═══ DOCUMENT TEXT

The jury did not find the cemetery guilty of fraud or counts that could have led to punitive damages.

Judge M. Bruce Smith also said there was insufficient evidence of grave recycling, but the state agency responsible for overseeing cemeteries has opened a separate investigation into Mountain View’s practices.

Jurors failed to understand the suffering the family went through, said Vincent Yang, one of Xia Yang’s grandsons.

“What (the cemetery) did was wrong,” he said. “It violated our customs, our religion.”

Xia Yang’s family paid $1,914.38 for a plot at Mountain View cemetery in 2003. When they were shoveling dirt over the grave, they saw bones and two rusty casket handles in the dirt.

Eileen Deimerly, the attorney for the cemetery, said her client offered to refund the price of the plot, and to fill Yang’s grave with new dirt. Instead, the family walked out and sued.

Rejected other offers
The family also repeatedly turned down settlement offers, including one for $134,000, Deimerly said.

══════

DIRECTIVE 1. Please give the entries from the line with "Time of clock at [579,218,614,254]: 9:11" up to and including the line with "Time of clock at [684,516,760,592]: 6:21" as a numbered list, leaving out blank lines and the pictures.
The entries have no connection to the cemetery article.

═══ RECORDS SUPPLIED

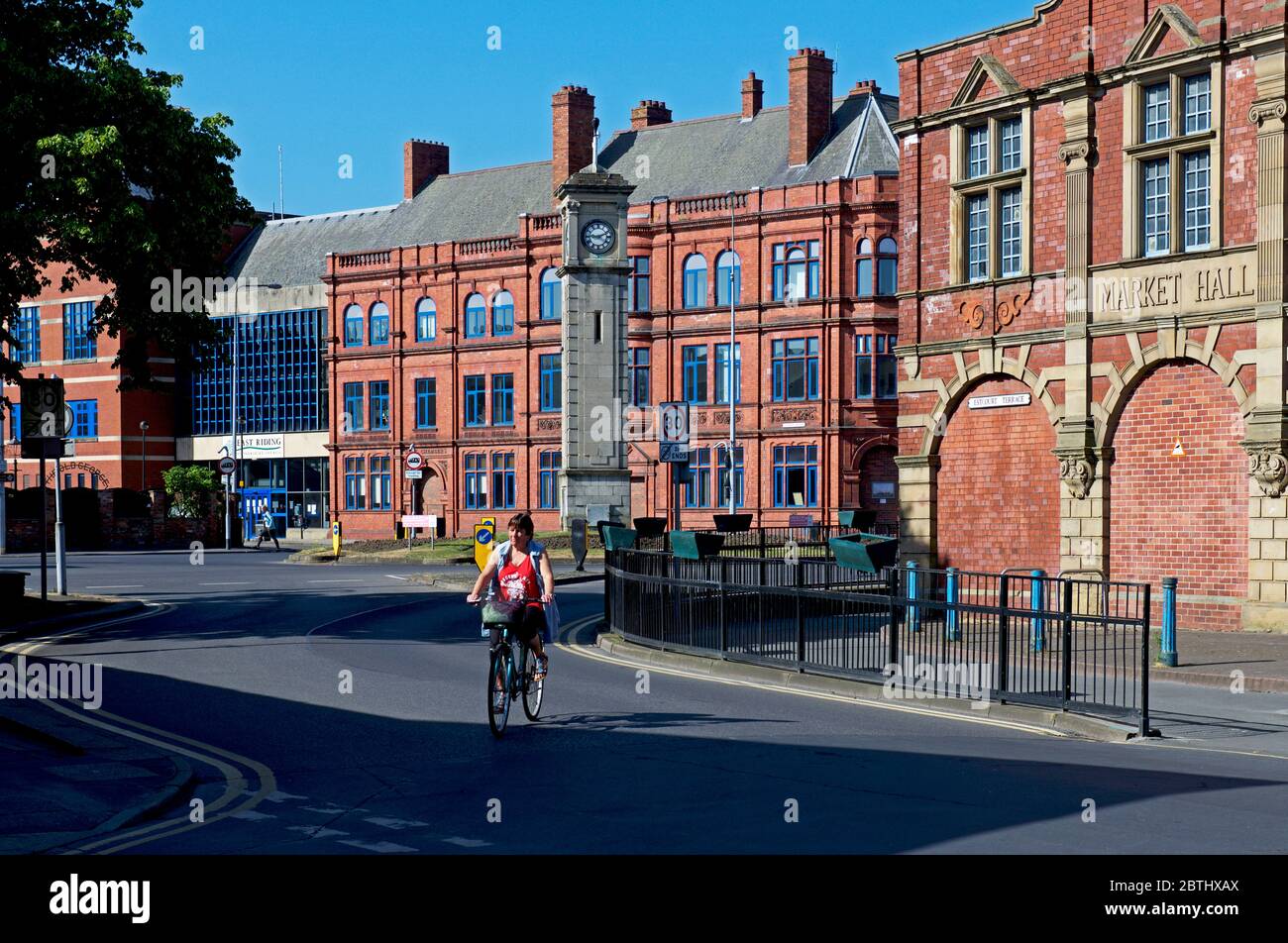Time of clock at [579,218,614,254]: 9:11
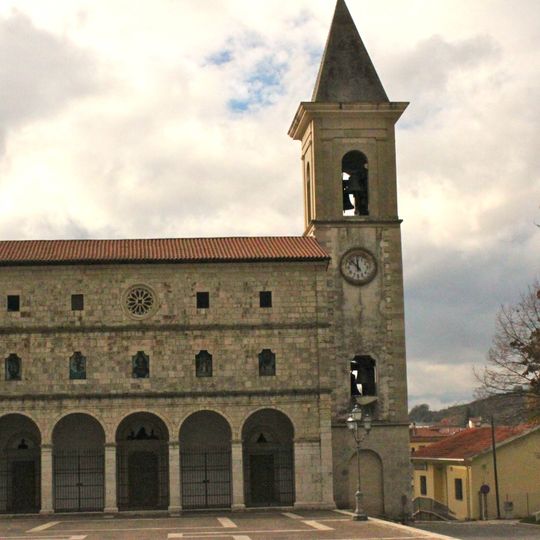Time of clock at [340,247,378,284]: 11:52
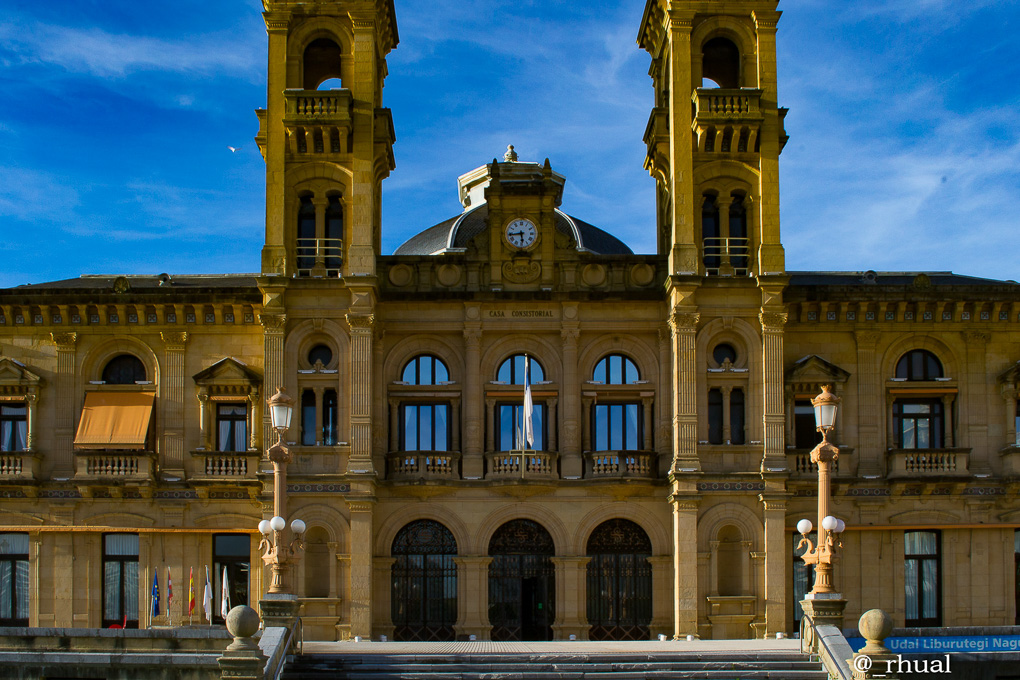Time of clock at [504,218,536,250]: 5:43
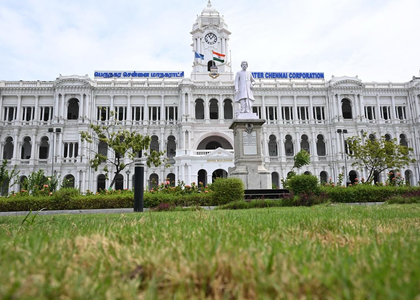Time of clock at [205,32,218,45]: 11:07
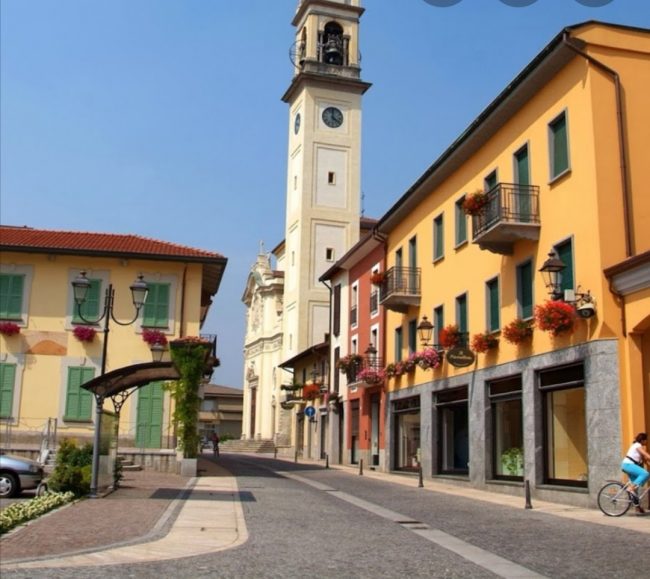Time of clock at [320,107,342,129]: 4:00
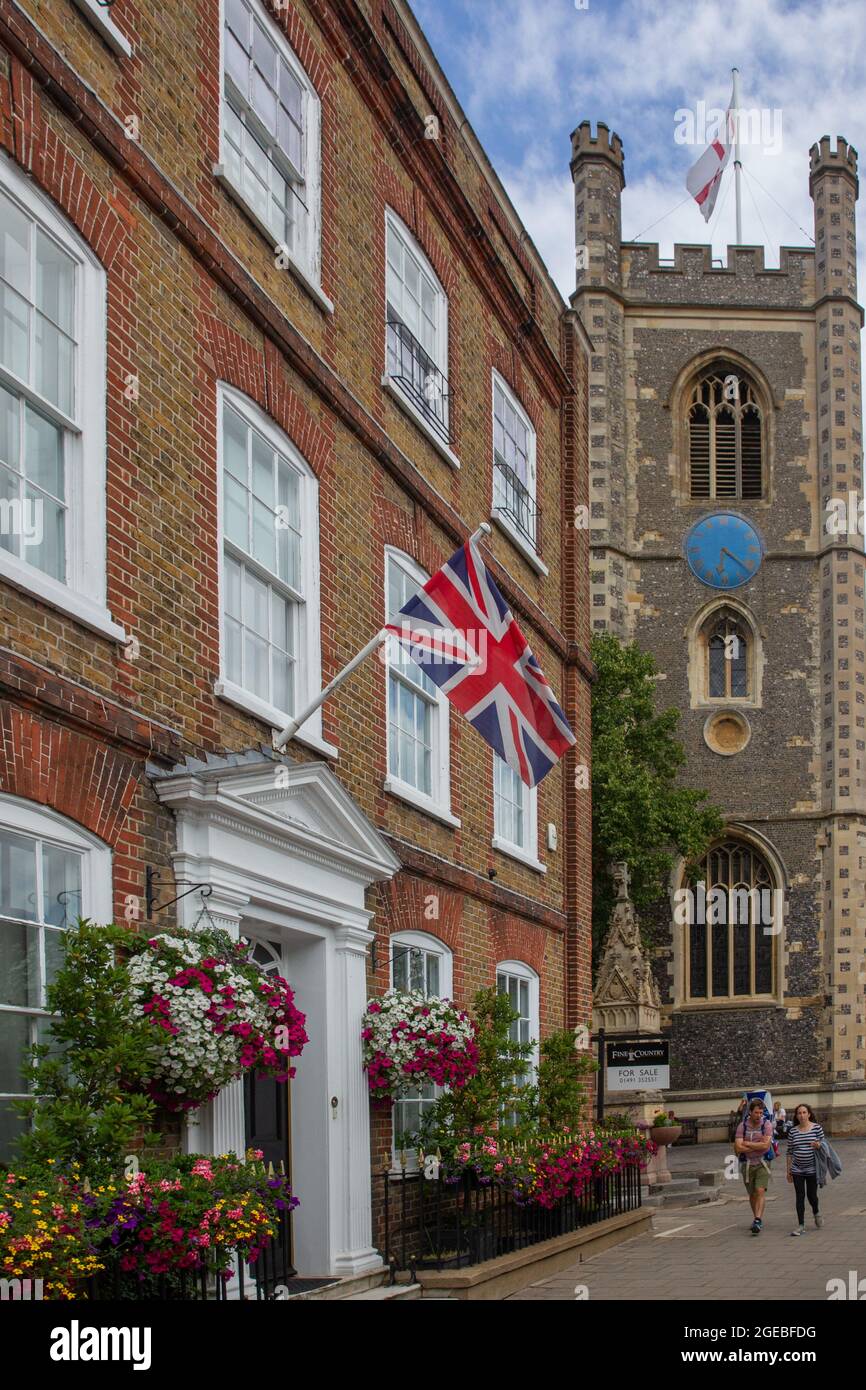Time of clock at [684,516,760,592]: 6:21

══════
═══ RECORDS SUPPLIED

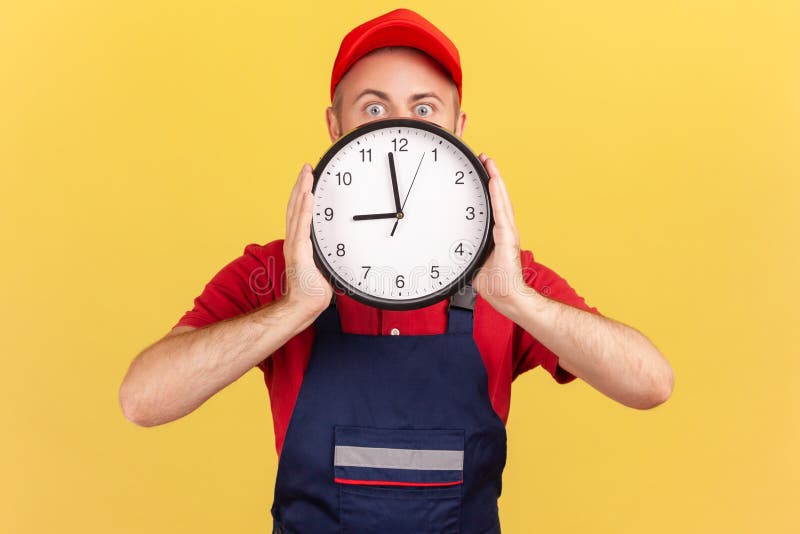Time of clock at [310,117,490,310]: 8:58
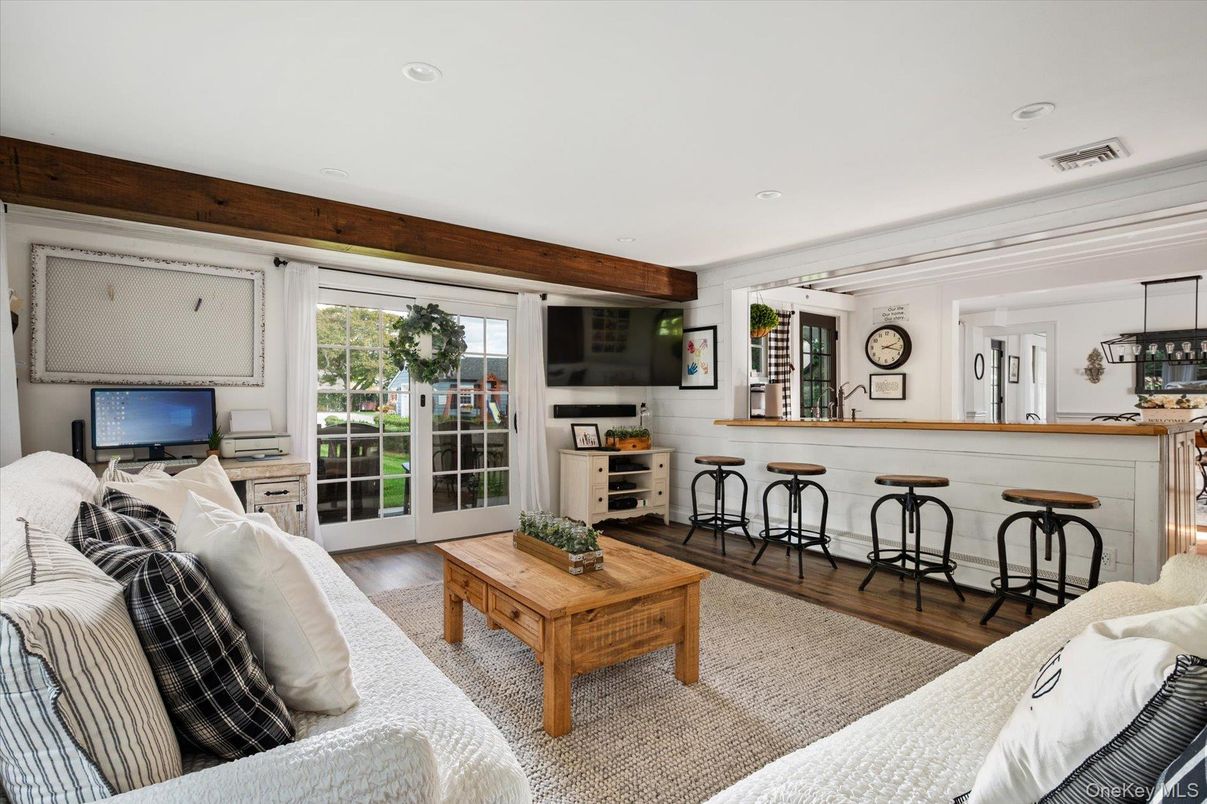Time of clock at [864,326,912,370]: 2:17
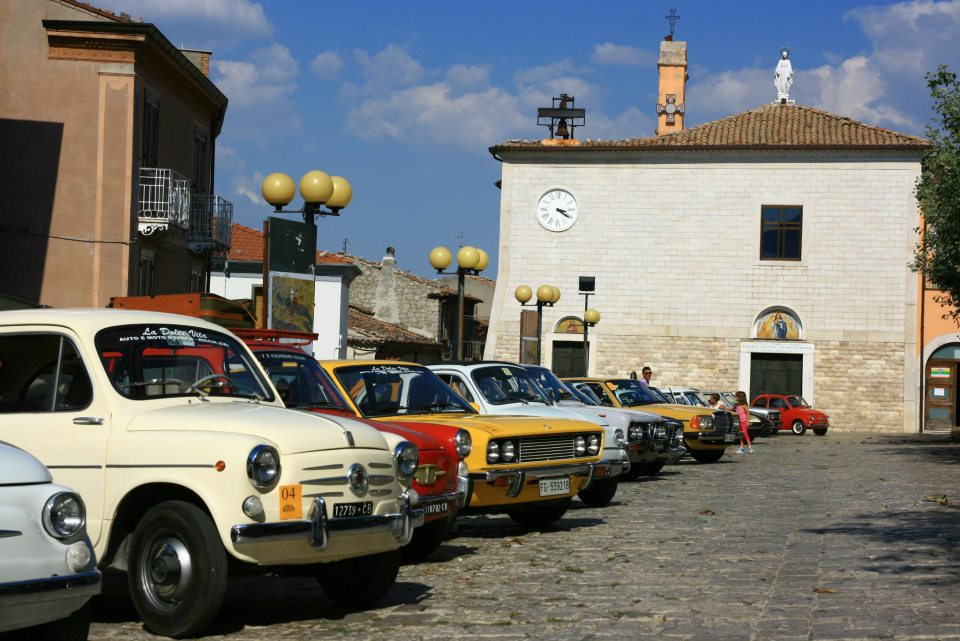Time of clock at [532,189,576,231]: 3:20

══════
═══ RECORDS SUPPLIED

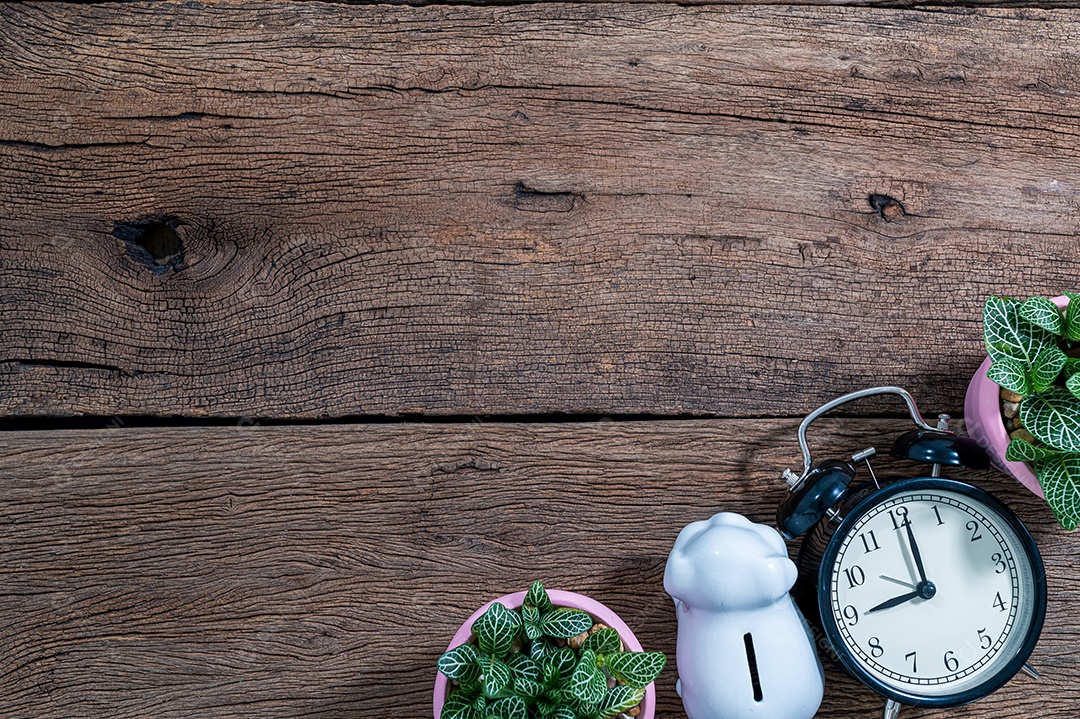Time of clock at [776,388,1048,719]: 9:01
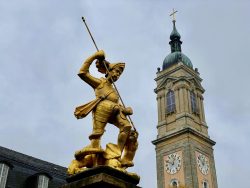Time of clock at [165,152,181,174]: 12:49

══════

DIRECTIVE 2. In the cemetery article, how much did Xia Yang's family pay for the plot at Mountain View cemetery?

TASK RESULT 1.
1. Time of clock at [579,218,614,254]: 9:11
2. Time of clock at [340,247,378,284]: 11:52
3. Time of clock at [504,218,536,250]: 5:43
4. Time of clock at [205,32,218,45]: 11:07
5. Time of clock at [320,107,342,129]: 4:00
6. Time of clock at [684,516,760,592]: 6:21

TASK RESULT 2. $1,914.38.